= Robert Boyd (physicist) =

Sir Robert Lewis Fullarton Boyd FRS (19 October 1922 – 5 February 2004) was a pioneer of British space science and founding director of the Mullard Space Science Laboratory (part of University College London).

Robert Boyd was born in Saltcoats, Ayrshire as one of two twin boys. He was a pupil at Whitgift School and studied at Imperial College (BSc(Eng) 1943) and University College London (PhD 1949; Fellow 1988).

His scientific career started at the Admiralty Mining Establishment in 1943 where he
worked with some notable scientists, including Francis Crick, Thomas Gaskell and Harrie Massey. Massey would later
encourage Boyd to engage in atmospheric physics research at UCL. His thesis was
on New Techniques for the Study of Ionised Gases.

In addition to helping create the MSSL, Boyd played an instrumental role in the founding of the European Space Research Organization and its subsequent incarnation the European Space Agency (1974/75). Boyd succeeded Harrie Massey as the chair of the British National Committee for Space Research in 1976.

He became a Fellow of the Royal Society in 1969, was awarded its Bakerian Medal in 1978, and was knighted in 1983 in recognition of his services to space science.

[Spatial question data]

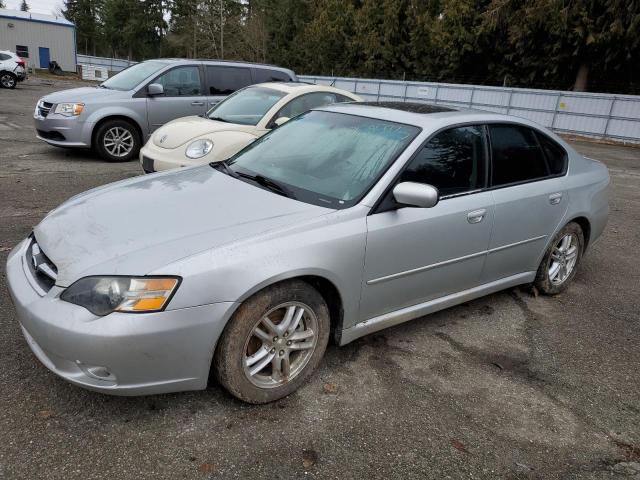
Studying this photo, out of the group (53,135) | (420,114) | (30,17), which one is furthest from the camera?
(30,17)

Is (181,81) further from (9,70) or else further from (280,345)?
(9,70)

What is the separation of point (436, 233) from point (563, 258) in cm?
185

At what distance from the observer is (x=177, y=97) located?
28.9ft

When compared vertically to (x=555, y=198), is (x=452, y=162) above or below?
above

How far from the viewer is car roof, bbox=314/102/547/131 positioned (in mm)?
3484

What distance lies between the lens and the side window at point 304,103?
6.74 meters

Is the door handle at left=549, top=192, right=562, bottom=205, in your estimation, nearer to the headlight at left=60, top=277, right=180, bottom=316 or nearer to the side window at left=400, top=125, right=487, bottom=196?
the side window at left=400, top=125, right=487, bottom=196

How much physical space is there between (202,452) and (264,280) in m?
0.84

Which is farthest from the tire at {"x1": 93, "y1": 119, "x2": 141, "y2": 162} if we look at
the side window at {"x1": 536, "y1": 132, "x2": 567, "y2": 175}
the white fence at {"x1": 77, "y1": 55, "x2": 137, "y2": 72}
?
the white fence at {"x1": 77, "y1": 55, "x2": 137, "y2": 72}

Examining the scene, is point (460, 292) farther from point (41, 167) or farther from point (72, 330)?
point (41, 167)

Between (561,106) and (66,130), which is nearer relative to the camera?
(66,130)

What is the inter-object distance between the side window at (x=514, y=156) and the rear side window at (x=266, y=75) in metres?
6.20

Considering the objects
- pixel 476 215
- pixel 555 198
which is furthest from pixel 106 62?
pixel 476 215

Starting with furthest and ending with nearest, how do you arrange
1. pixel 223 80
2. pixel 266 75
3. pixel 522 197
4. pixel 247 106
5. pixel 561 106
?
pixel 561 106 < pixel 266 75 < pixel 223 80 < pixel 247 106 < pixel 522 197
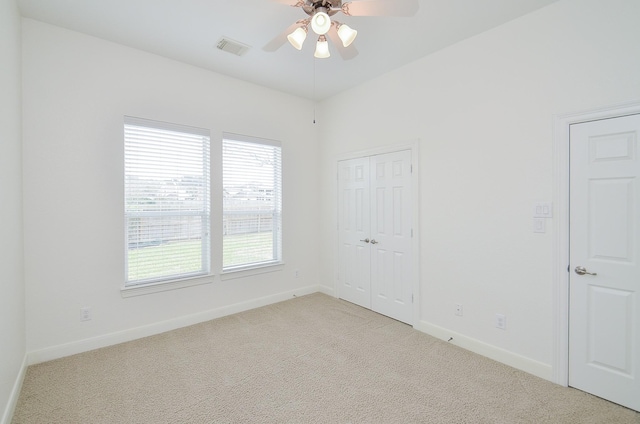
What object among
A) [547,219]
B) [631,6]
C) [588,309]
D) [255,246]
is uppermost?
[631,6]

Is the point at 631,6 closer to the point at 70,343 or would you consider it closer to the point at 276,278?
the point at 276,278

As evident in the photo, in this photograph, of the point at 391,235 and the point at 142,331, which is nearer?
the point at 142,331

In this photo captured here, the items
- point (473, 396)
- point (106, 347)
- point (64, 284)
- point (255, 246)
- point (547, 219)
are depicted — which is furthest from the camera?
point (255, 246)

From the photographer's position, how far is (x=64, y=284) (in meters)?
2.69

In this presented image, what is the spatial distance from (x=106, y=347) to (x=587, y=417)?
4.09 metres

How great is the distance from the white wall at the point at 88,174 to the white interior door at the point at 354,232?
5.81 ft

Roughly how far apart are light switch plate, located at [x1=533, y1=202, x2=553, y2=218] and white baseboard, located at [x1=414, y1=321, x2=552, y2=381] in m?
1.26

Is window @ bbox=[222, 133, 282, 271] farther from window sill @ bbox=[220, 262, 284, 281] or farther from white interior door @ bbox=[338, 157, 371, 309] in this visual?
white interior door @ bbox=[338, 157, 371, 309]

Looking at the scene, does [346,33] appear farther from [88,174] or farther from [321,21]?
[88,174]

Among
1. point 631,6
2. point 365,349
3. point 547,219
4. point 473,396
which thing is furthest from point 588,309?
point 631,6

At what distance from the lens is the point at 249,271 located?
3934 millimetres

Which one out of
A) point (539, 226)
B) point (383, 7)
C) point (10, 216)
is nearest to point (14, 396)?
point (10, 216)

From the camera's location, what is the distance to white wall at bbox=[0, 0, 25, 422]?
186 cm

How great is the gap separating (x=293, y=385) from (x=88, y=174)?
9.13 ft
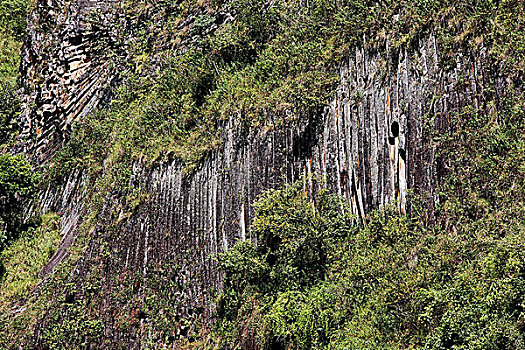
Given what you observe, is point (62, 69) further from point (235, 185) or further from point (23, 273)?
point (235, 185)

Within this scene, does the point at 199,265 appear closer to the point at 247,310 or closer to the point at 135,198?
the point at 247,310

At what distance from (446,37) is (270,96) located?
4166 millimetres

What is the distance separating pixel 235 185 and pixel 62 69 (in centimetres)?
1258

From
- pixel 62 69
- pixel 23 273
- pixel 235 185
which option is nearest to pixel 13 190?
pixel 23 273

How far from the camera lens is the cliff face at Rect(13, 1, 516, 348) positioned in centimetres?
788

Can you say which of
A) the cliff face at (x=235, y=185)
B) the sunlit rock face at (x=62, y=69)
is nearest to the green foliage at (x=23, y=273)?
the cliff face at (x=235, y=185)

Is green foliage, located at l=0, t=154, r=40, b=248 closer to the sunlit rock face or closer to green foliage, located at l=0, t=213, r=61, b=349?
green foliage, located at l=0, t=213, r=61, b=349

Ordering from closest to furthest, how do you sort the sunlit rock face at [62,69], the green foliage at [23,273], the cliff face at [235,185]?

■ Written instruction 1
In the Robert Boyd article, in what year was Boyd knighted?
■ Written instruction 2
Rewrite the Robert Boyd article starting at "Sir Robert Lewis" and ending at "University College London).", substituting "leading figure" for "pioneer".

■ Output 1
1983

■ Output 2
Sir Robert Lewis Fullarton Boyd FRS (19 October 1922 – 5 February 2004) was a leading figure of British space science and founding director of the Mullard Space Science Laboratory (part of University College London).